**PROBLEM DESCRIPTION:**
What lines below mention the word "site"? Copy each one.

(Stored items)
════

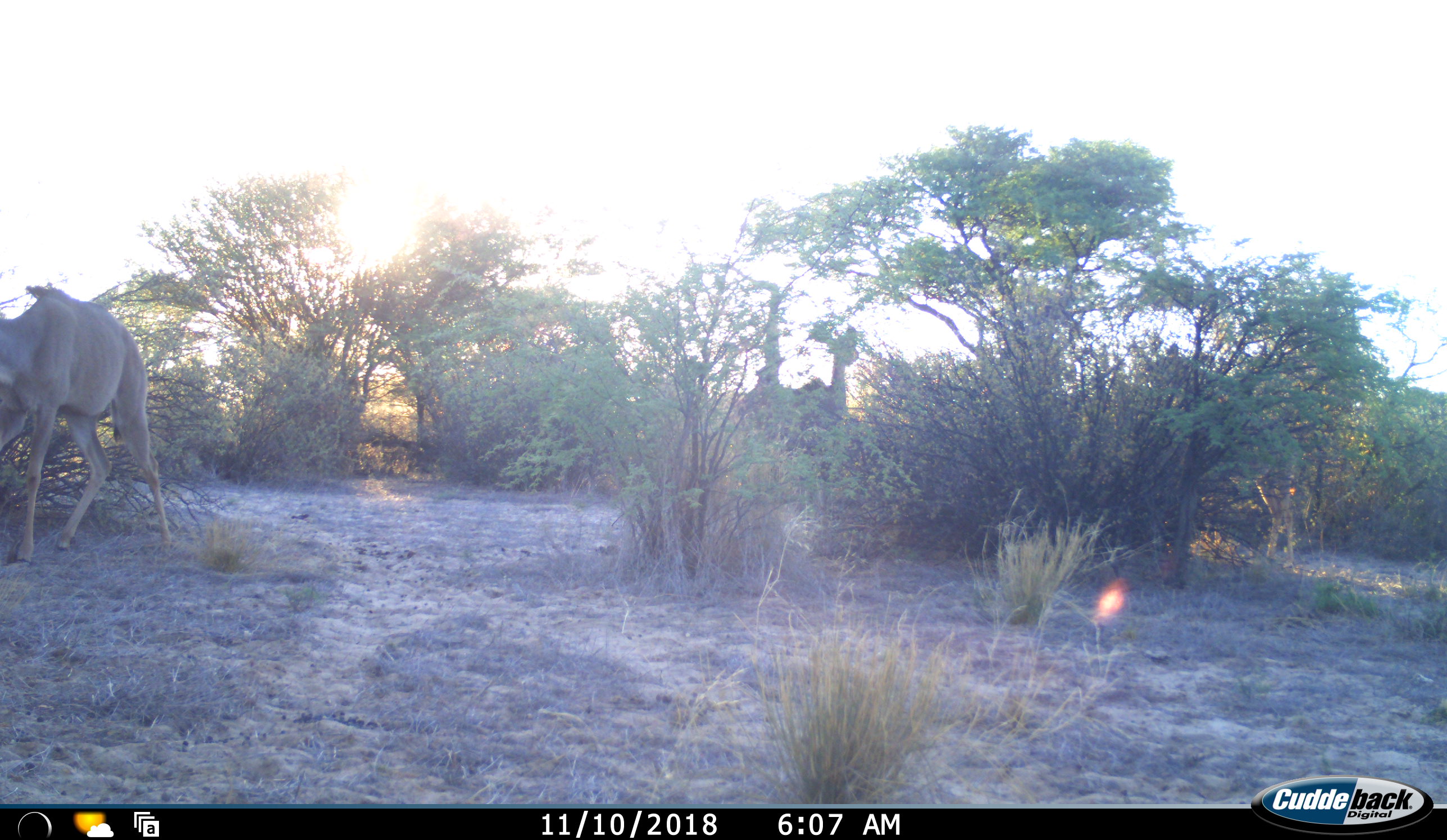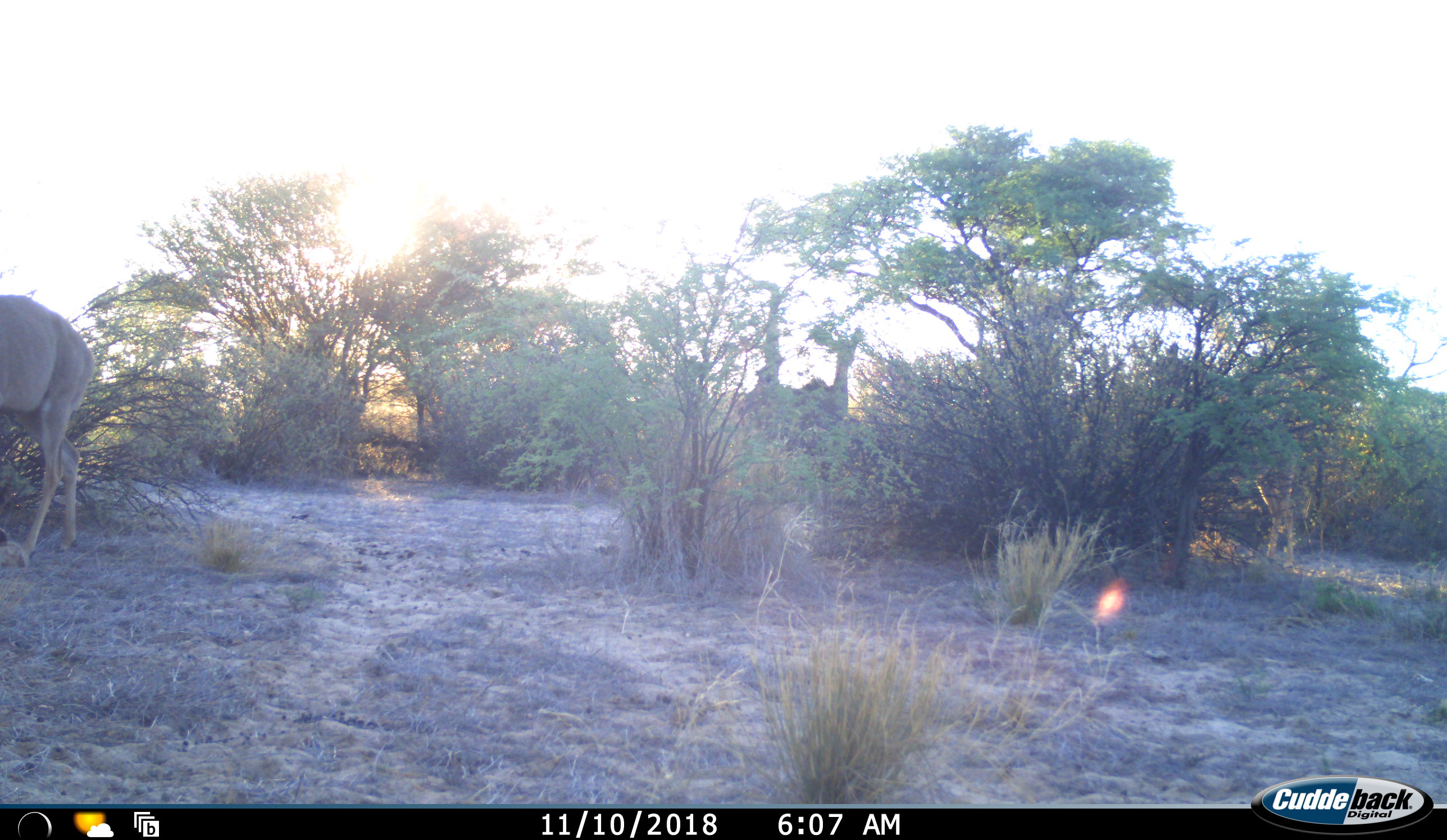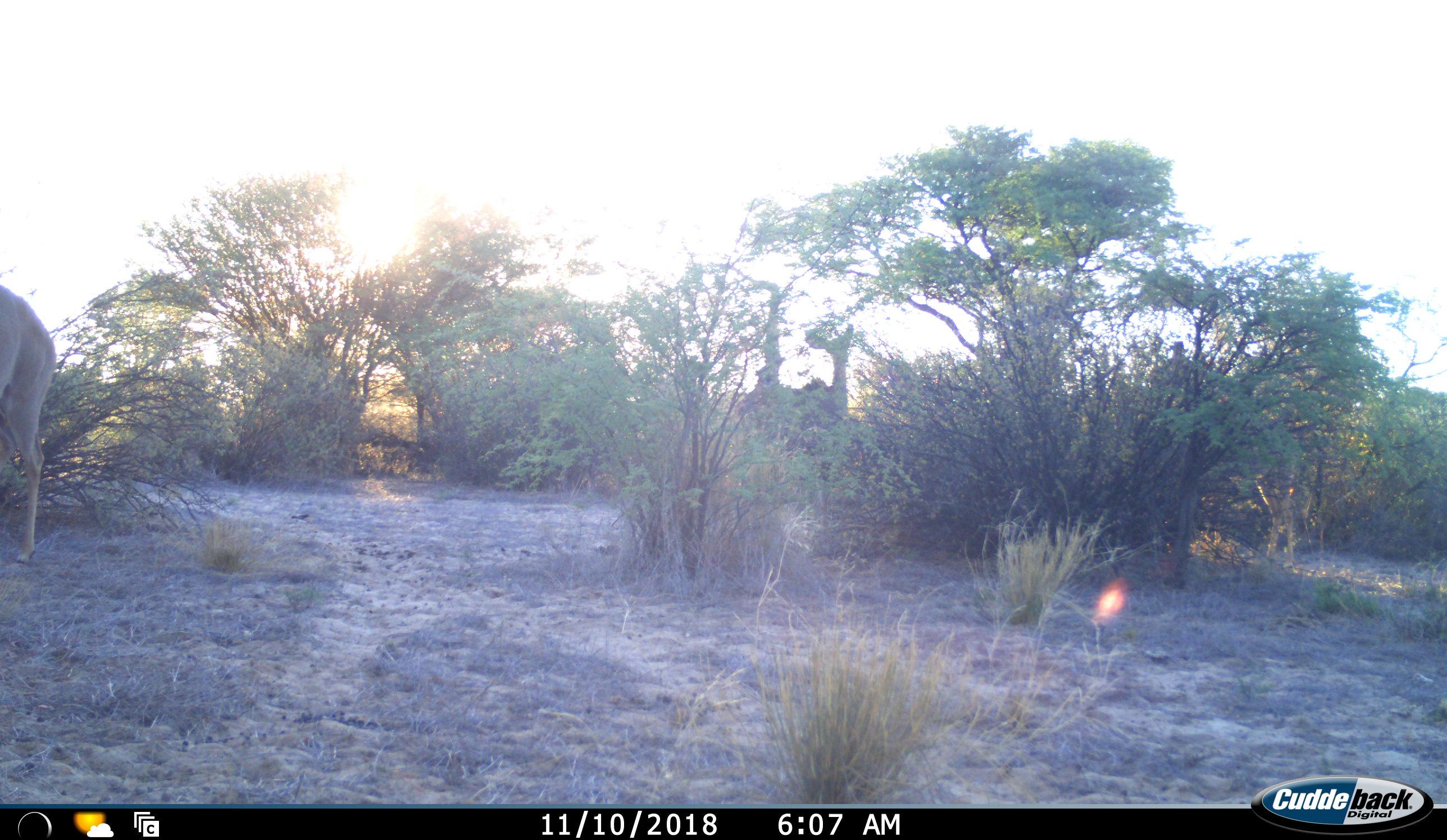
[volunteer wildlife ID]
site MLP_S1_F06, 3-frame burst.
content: unidentified animal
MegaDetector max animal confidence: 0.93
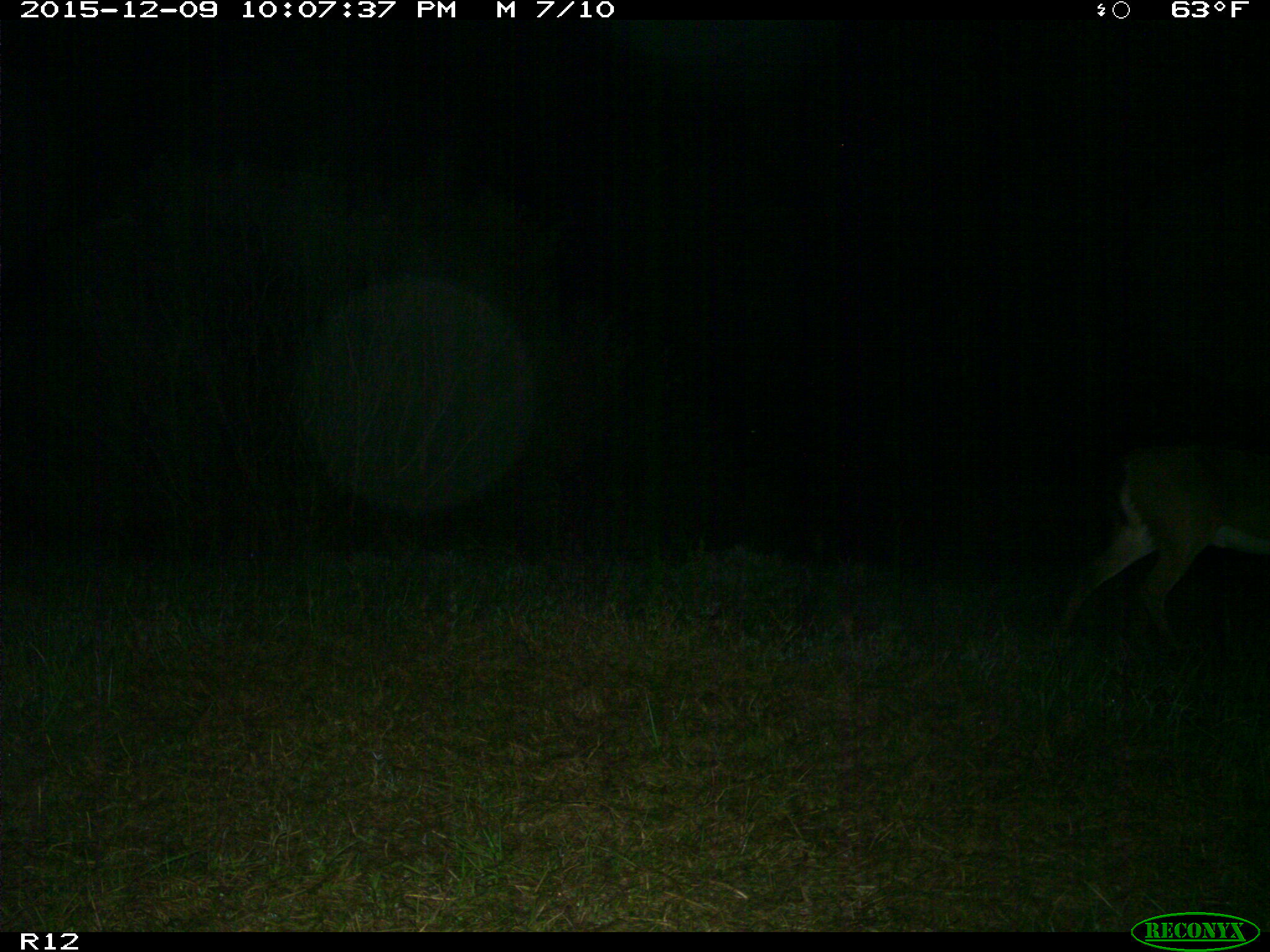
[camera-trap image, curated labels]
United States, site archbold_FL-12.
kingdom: Animalia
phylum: Chordata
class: Mammalia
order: Artiodactyla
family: Cervidae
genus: Odocoileus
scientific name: Odocoileus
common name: deer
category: unidentified deer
Unidentified deer (deer) (Odocoileus).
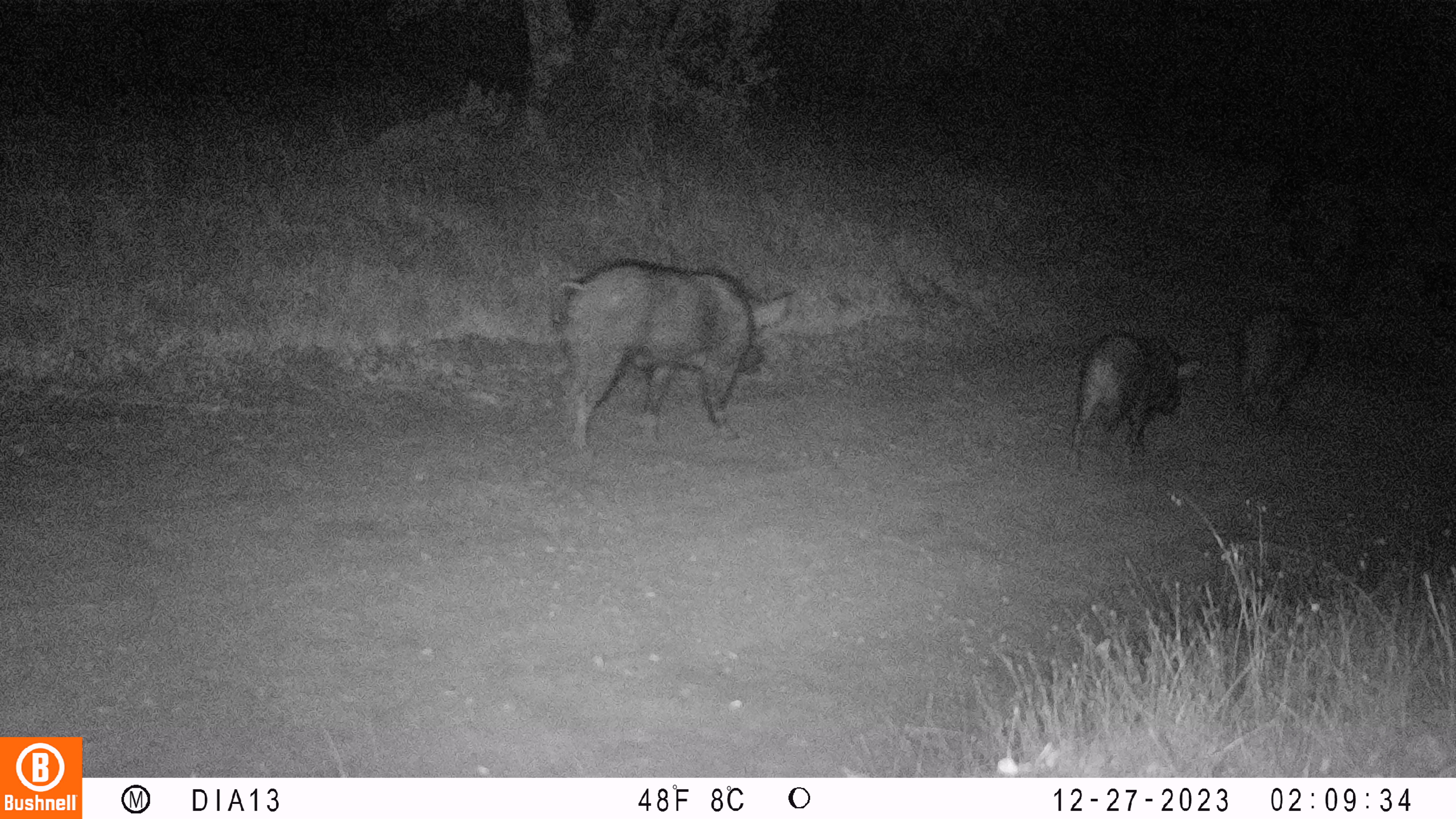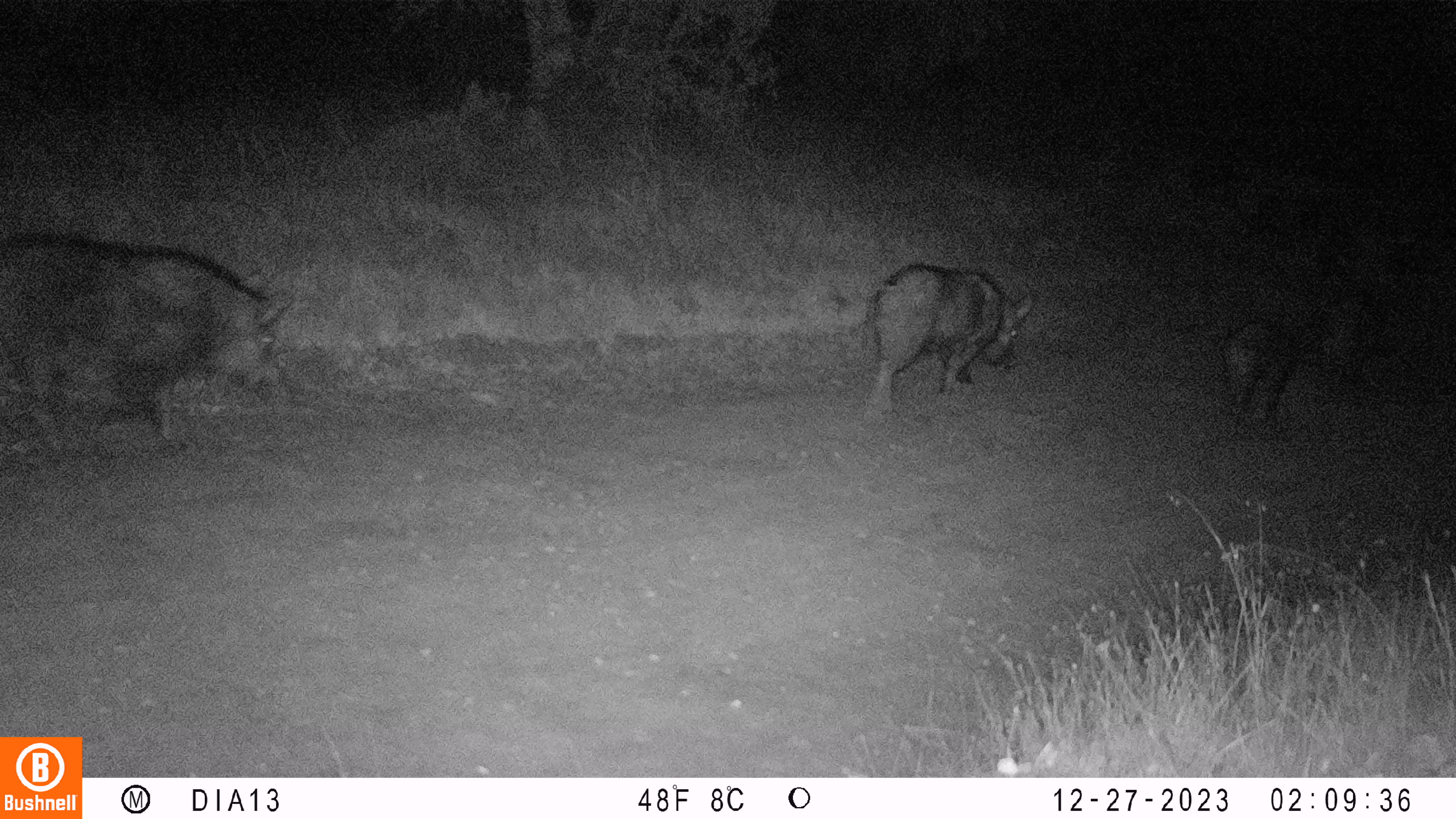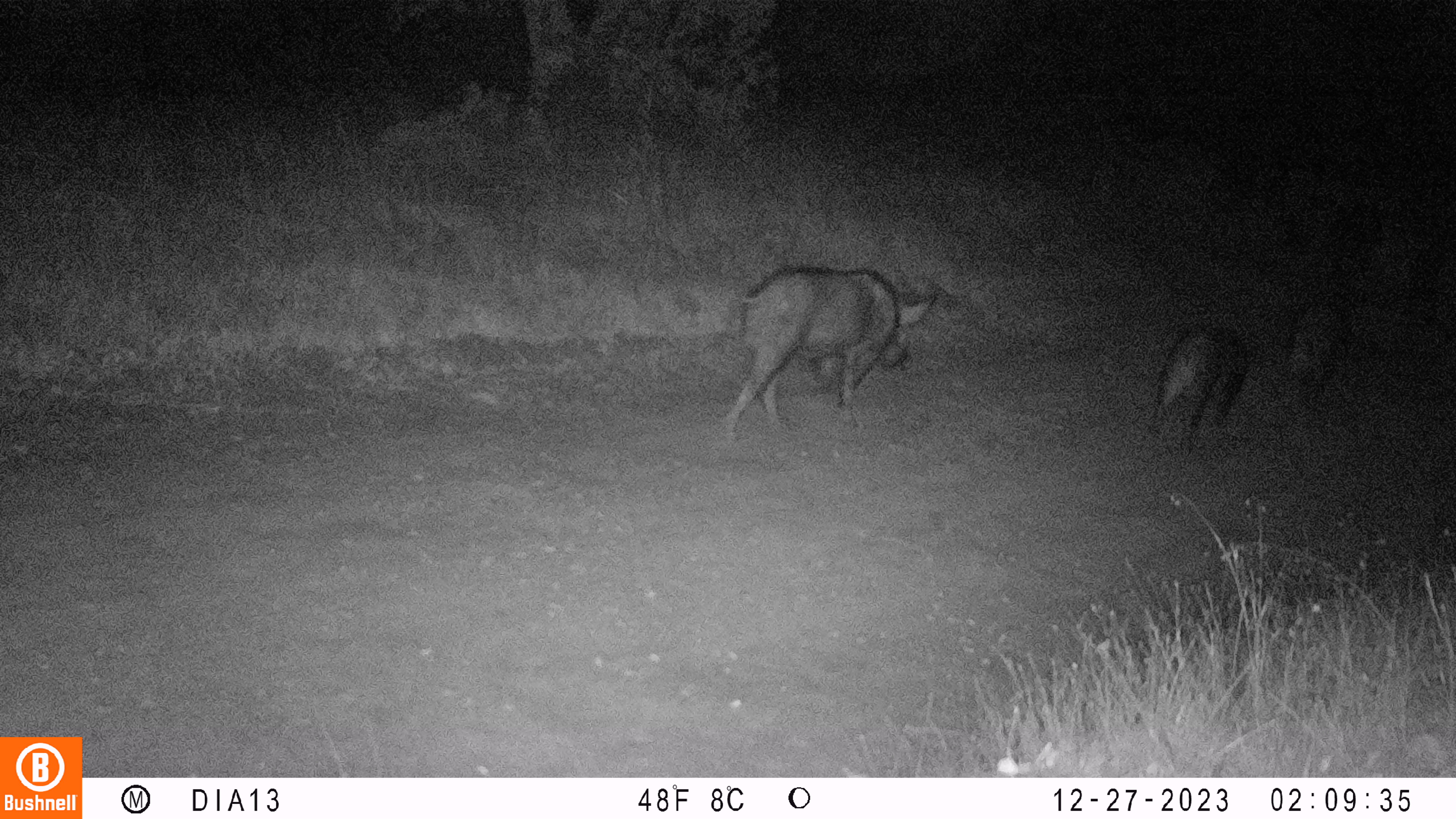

════

**YOUR SOLUTION:**
site MLP_S1_F06, 3-frame burst.
United States, site archbold_FL-12.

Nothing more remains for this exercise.